FID      IID  PHENO    CNT  CNT2    SCORE
  00010  0001002      2    28      9 -0.00843036
  00017  0001702      1    28      9 0.00710286
  00028  0002801      2    28      9 -0.00125893

I want to split the file on the basis of the 3rd column i.e., if there is "1" I need to output only the "score" 6th column into the separate file having the extension .control. If the 3rd column has the value "2" I need to output the 6th column into the file having the extension .case. Afterwards I need to run the R function on the case and control files.
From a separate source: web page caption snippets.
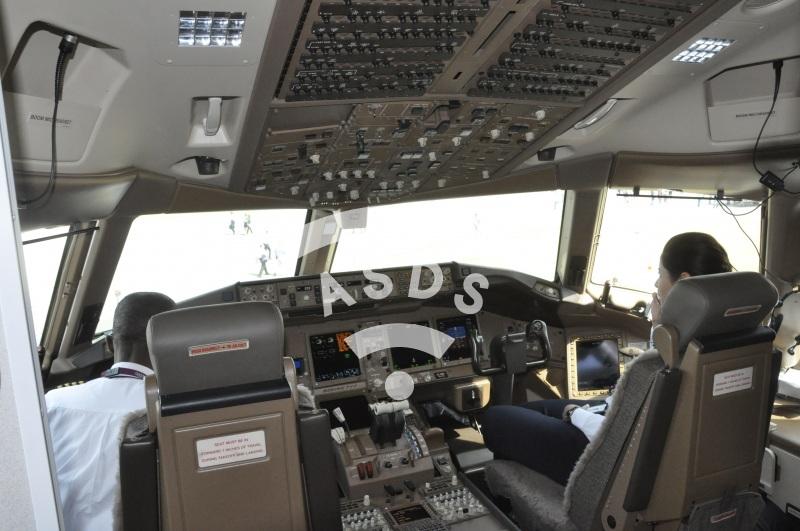 B777-300ER Qatar Airways cockpit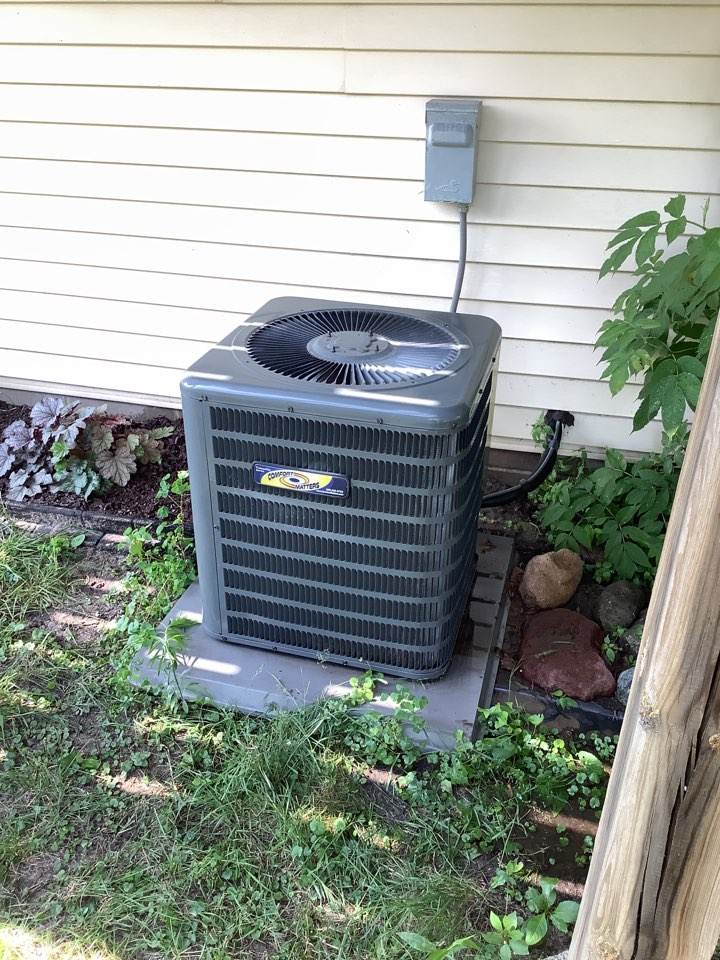Ramsey, MN - Ac tuneup. Air conditioning precision tune up on a Comfort Matters Goodman system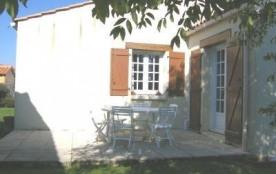 Maison 4 pièces de 90 m² environ pour 6 personnes situées à 4 km de Saint Gilles Croix de Vie et ...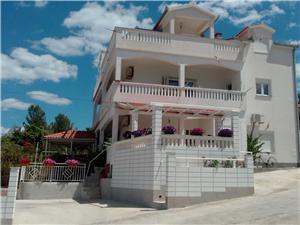 Lägenheter Tanja Slatine (Ciovo),Boka Lägenheter Tanja Från 711 SEK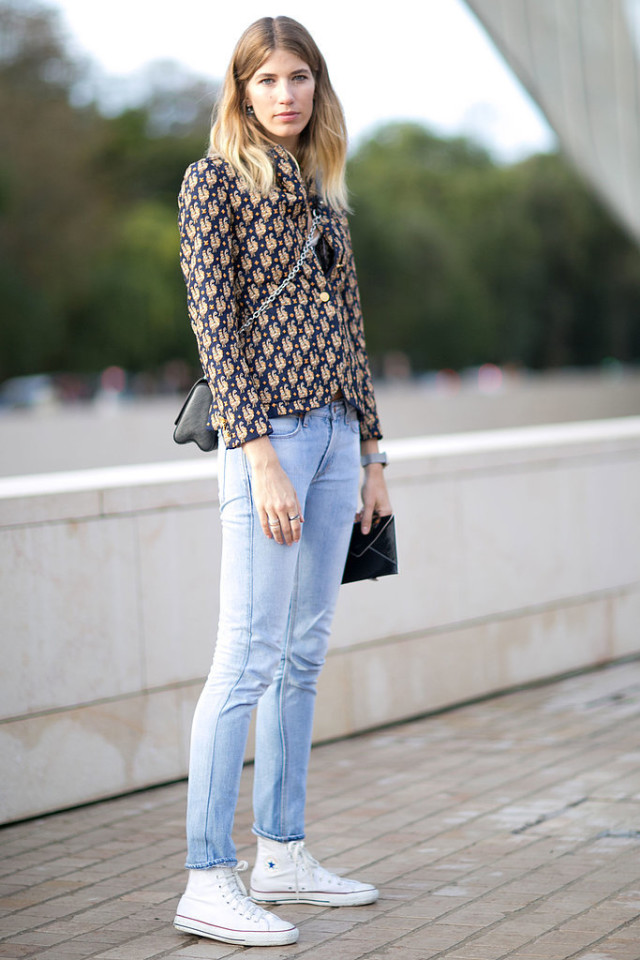 skinny jeans white converse high top sneakers printed jacket blazer fall prints boho prints brocade metallics Paris-Fashion-Week-Day-9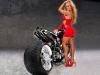 merginos-ir-motociklai-mergina-ir-motociklas-raudona-suknele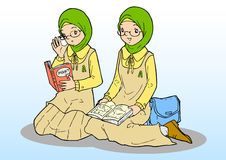 制服的两个亚裔回教女孩 免版税图库摄影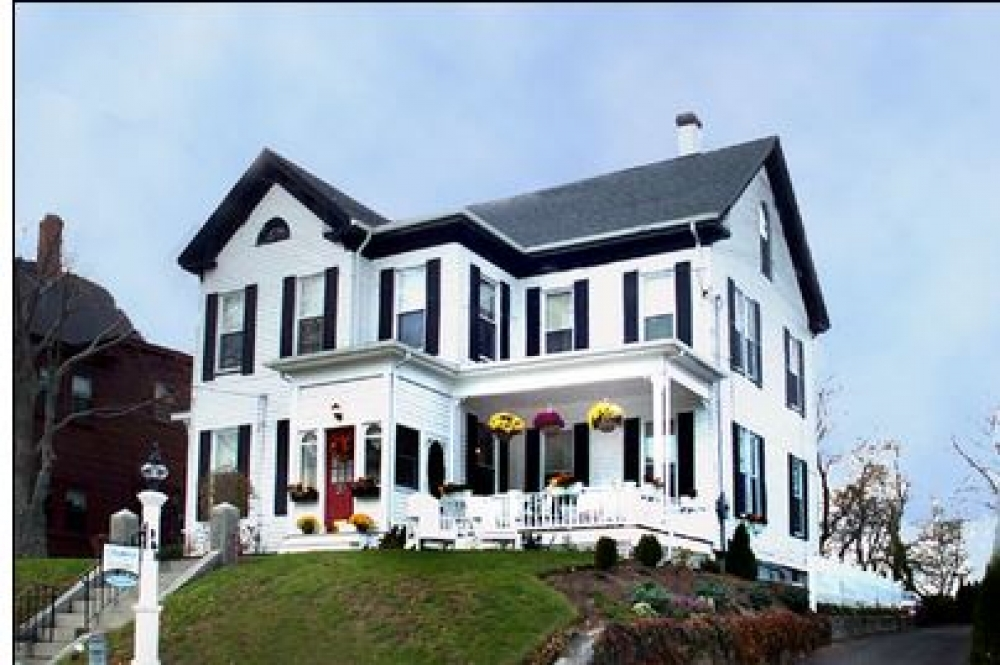 Massachusetts bed and breakfast inn for sale - Seabreeze Inn Bed & Breakfast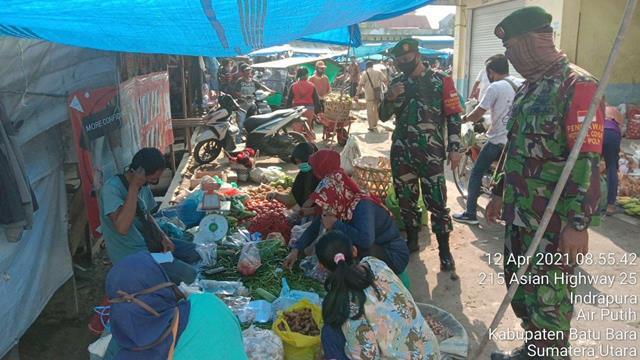 Datangi Pasar Delima Indrapura, Personel Jajaran Kodim 0208/Asahan Dalam Rangka Mengawasi Protkes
My code is

Code:

IFS=$'\n'
for FileName in $(cat Artery_Aorta-ListOfScoreFilesForScript.txt);
do awk '{ if ($3 == 1) {print $6 >> $FileName.control} else {print $6 >> $FileName.case}}' $FileName;
done;

The above command is giving the error

Quote:

awk: cmd. line:1: { if ($3 == 1) {print $6 >> $FileName.control} else {print $6 >> $FileName.case}}
awk: cmd. line:1: ^ syntax error
However if I run the syntax only to output the .control files i.e., having the value "1" in the 3rd column and output the respective score in a separate file, that is working.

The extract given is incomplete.